## Work task
Write out the records below word for word, from the line with "VW Taigo 115.450" up to and including the line with "Marta L. Shen headshot". Leave out the pictures.

## Input records
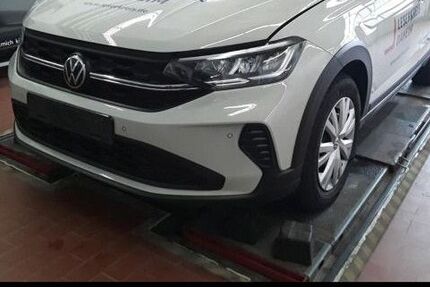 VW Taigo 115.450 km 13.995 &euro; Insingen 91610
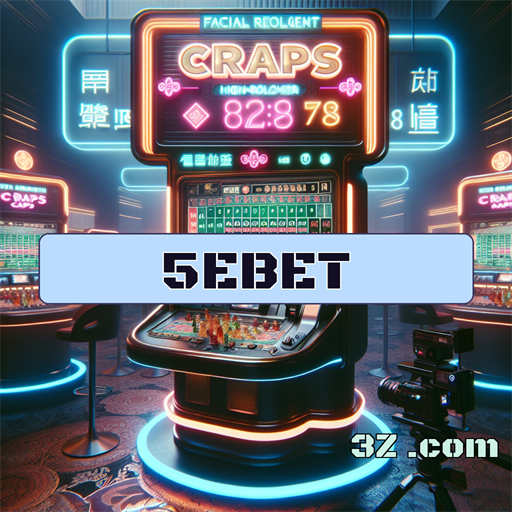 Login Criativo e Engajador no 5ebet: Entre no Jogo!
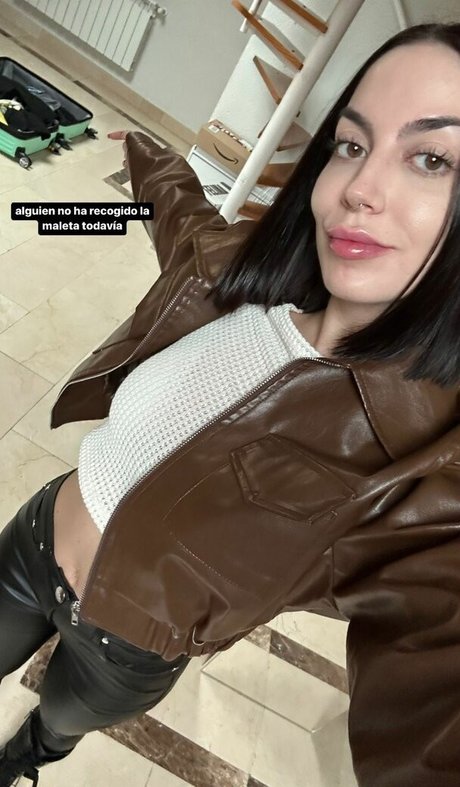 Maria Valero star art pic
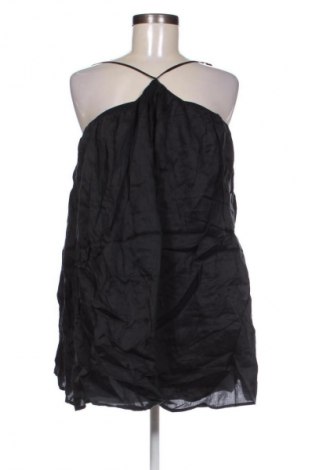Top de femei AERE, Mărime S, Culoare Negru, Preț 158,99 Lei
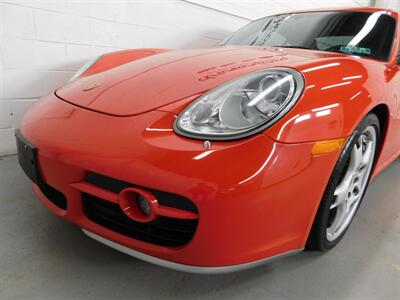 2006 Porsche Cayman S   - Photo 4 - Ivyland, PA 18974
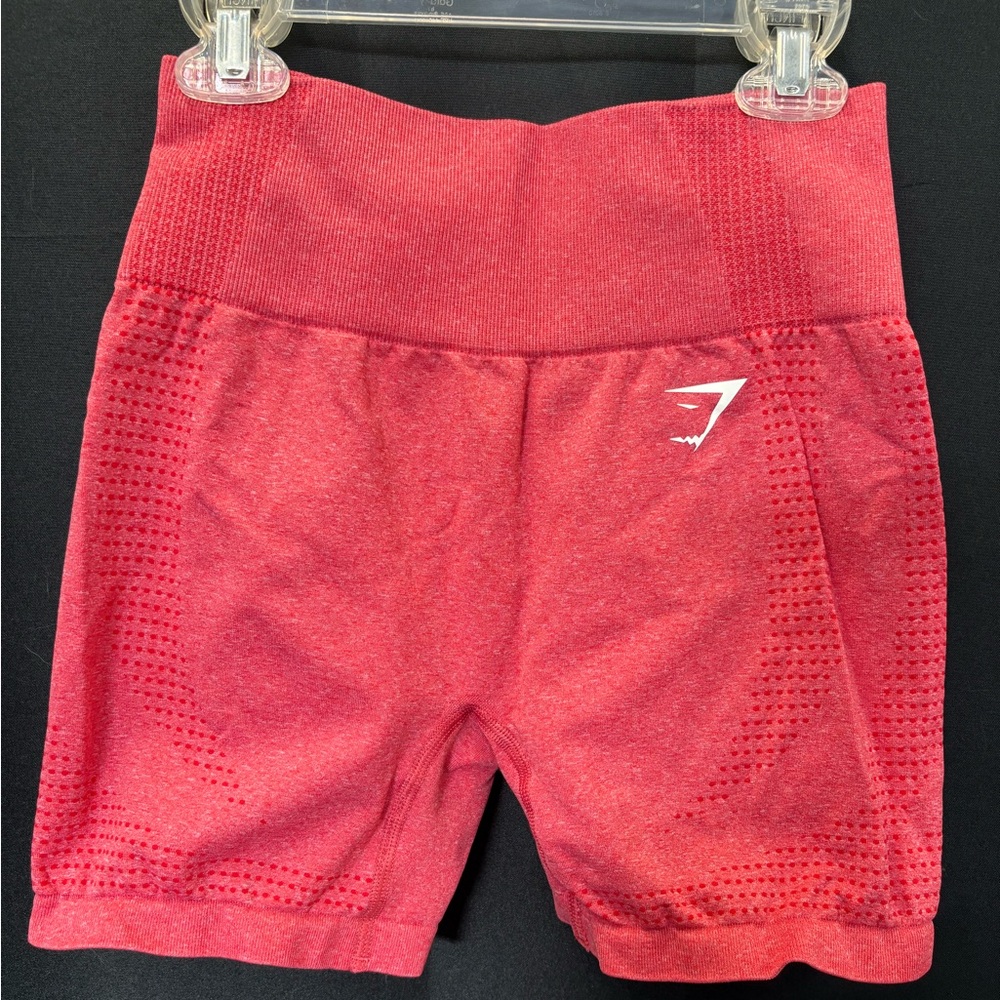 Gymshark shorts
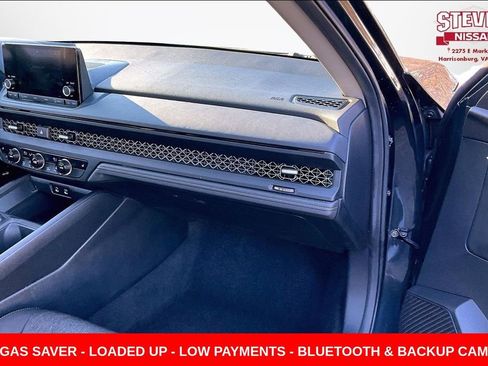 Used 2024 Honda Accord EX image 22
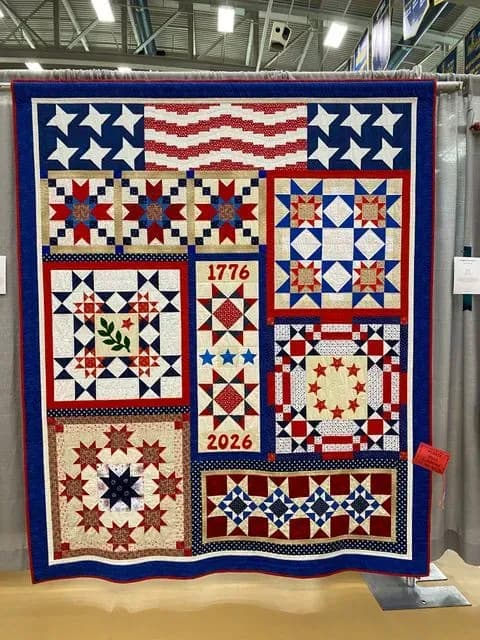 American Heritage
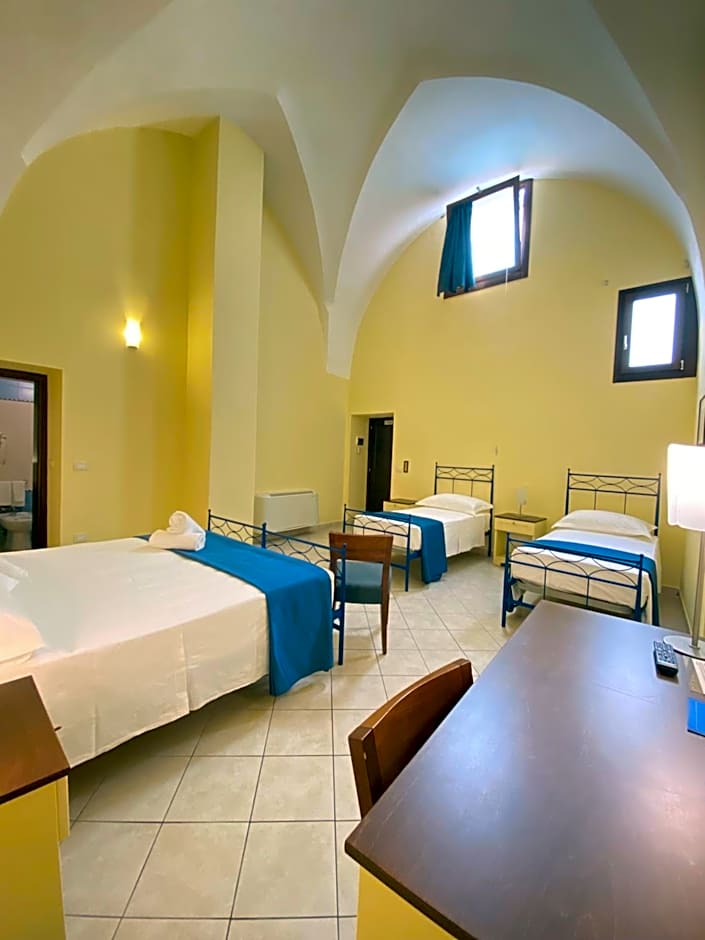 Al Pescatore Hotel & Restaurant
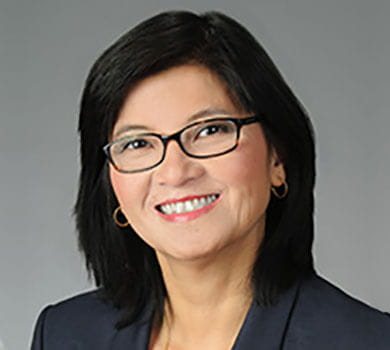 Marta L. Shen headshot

==

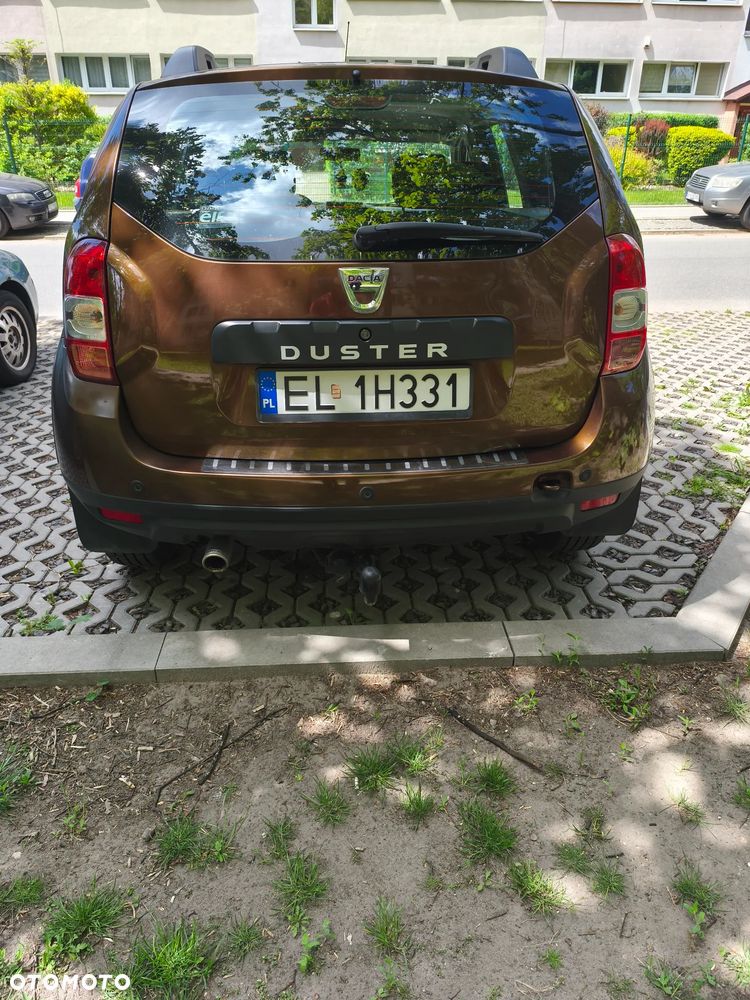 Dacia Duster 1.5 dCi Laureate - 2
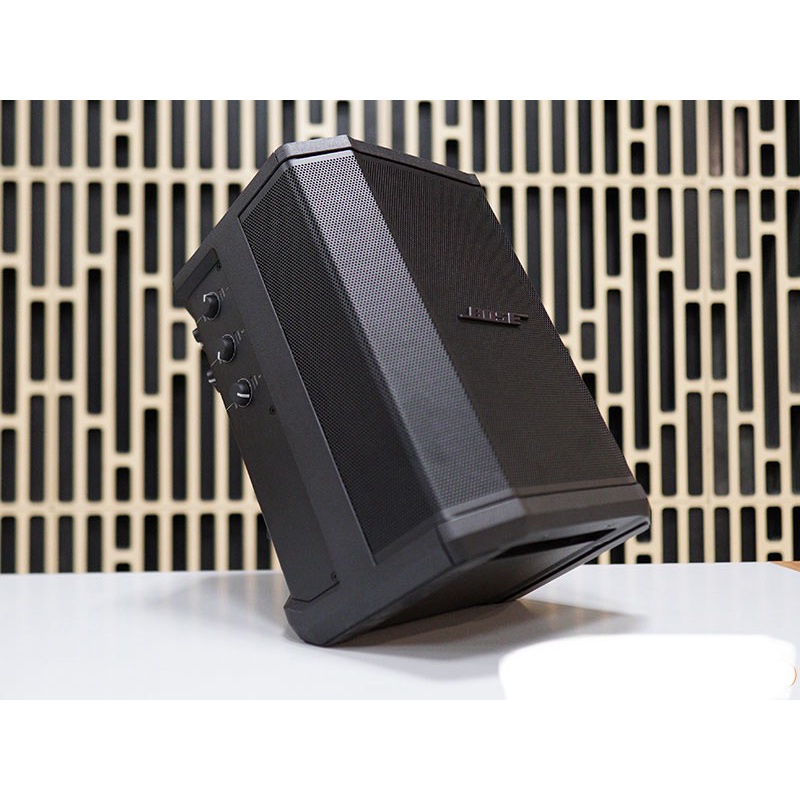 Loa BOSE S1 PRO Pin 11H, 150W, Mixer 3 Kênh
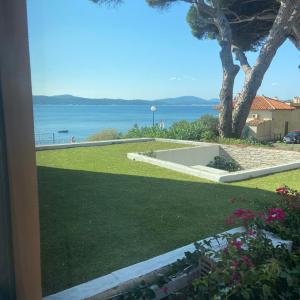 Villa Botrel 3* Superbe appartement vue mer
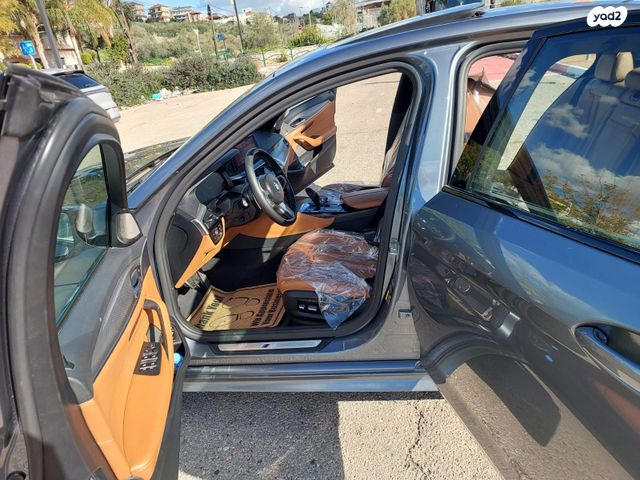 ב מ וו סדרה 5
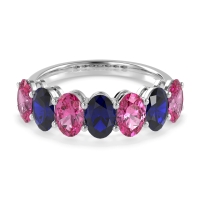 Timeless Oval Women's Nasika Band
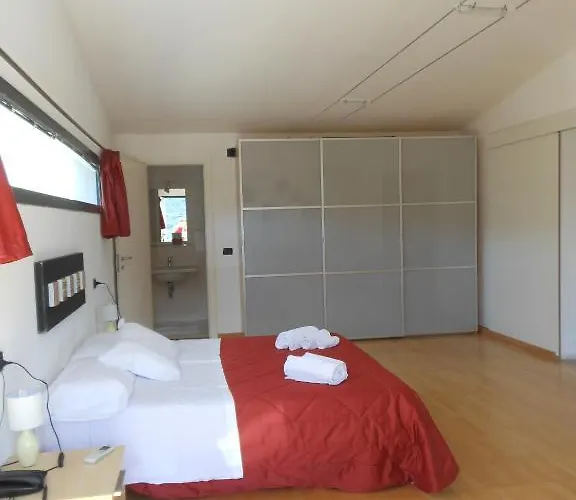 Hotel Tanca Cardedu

...

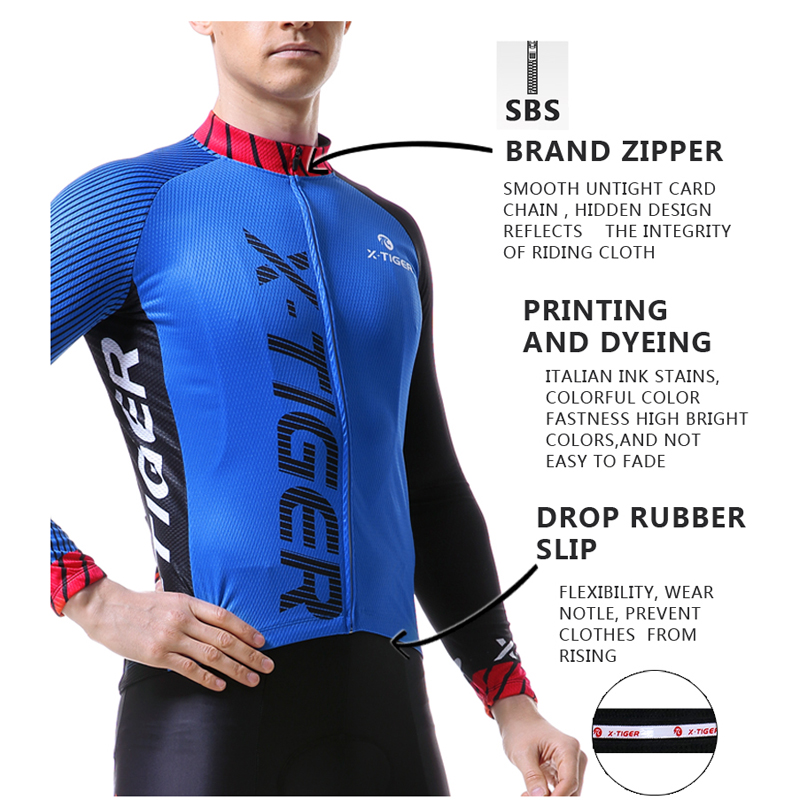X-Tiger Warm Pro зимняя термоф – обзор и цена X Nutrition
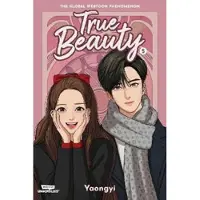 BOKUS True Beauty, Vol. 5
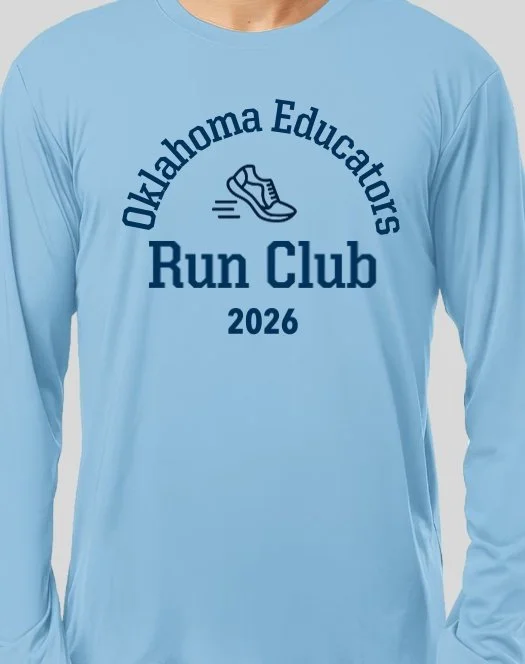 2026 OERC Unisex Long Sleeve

## Exercise result
 VW Taigo 115.450 km 13.995 &euro; Insingen 91610
 Login Criativo e Engajador no 5ebet: Entre no Jogo!
 Maria Valero star art pic
Top de femei AERE, Mărime S, Culoare Negru, Preț 158,99 Lei
 2006 Porsche Cayman S   - Photo 4 - Ivyland, PA 18974
 Gymshark shorts
 Used 2024 Honda Accord EX image 22
 American Heritage
 Al Pescatore Hotel & Restaurant
 Marta L. Shen headshot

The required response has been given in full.